OB-GYNs are going to be focused on the reproductive side. None of those people are necessarily well-versed in thyroid disorders, and that’s where something like World Thyroid Day, Thyroid Month, thyroid awareness is very important because I think the more you can help the physician, especially the frontline folks, to recognise what a potential thyroid patient looks like and what those signs and symptoms are pointing to, then put that puzzle together sooner, the faster they could be referred to someone who is a specialist in that area, an endocrinologist or rheumatologist or something like that. That’s one of the critical parts.

But I think on the balance of that is patient education, and I really feel like patient advocacy is a good thing to do. There’s a group that I’ve worked with in the past called Thyroid Federation International. It’s a great group. They have 36-member nation group of advocates that are all about thyroid health and awareness, and so they, they support one another.

Then here in the US, we have the Graves’ Disease and Thyroid Foundation that’s part of Thyroid Federation International. I try to work on both sides where we educate the physician, but we also educate the patient too to not explain away their own symptoms, to take it seriously when you have something that you feel is off, say something, go talk to a physician, and if you find one that doesn’t listen to you, then go find one who does.

What is QuidelOrtho doing to help bring awareness to thyroid conditions?

What QuidelOrtho really tries to focus, being on the diagnostic side, is the criticality of a good sensitive test that are useful in the diagnosis of this and other diseases, because we’re trying to get better at our research and better at our approach to providing the tools that help caregivers and patients alike. As a company we try to provide diagnostic tools from molecular to point of care diagnostics. We even offer over-the-counter diagnostics, so that we can try to get to those answers quicker and allow disease marker identification to happen faster.

The other thing we try to focus on and that’s part of my job here at QuidelOrtho, is the innovation of assays.
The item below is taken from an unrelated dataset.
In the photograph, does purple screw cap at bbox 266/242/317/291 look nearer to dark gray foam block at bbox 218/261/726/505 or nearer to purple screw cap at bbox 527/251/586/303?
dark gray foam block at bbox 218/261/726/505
We try to come up with unique ways to identify specific antibodies that might be causing these underlying problems associated with these symptomologies.

Part of wanting to be part of the World Thyroid Day awareness campaign, is to make sure that people understand that, behind the scenes, there are companies like ours that are doing our best to come up with improved tests, more sensitive tests, more innovative/improved detection methods, and then our job collectively as the human family, including physicians, patients, and payers, and everybody else in this big kind of collage of patient health, understand that we need to work together and we need to make sure that education is available. Because if it’s not available and people don’t understand the issue at hand and the tools to solve them, then we’re going to circle right back around and be right back in the situation we’re in currently. Where symptoms are being explained away and where caregivers and patients alike aren’t putting the puzzle together, and then it ends up being a really expensive long-term chronic disorder that causes additional issues beyond the thyroid.

So that’s where it’s really important, and that’s where QuidelOrtho as a company and myself as one of the folks that focuses on thyroid health really want to put our effort.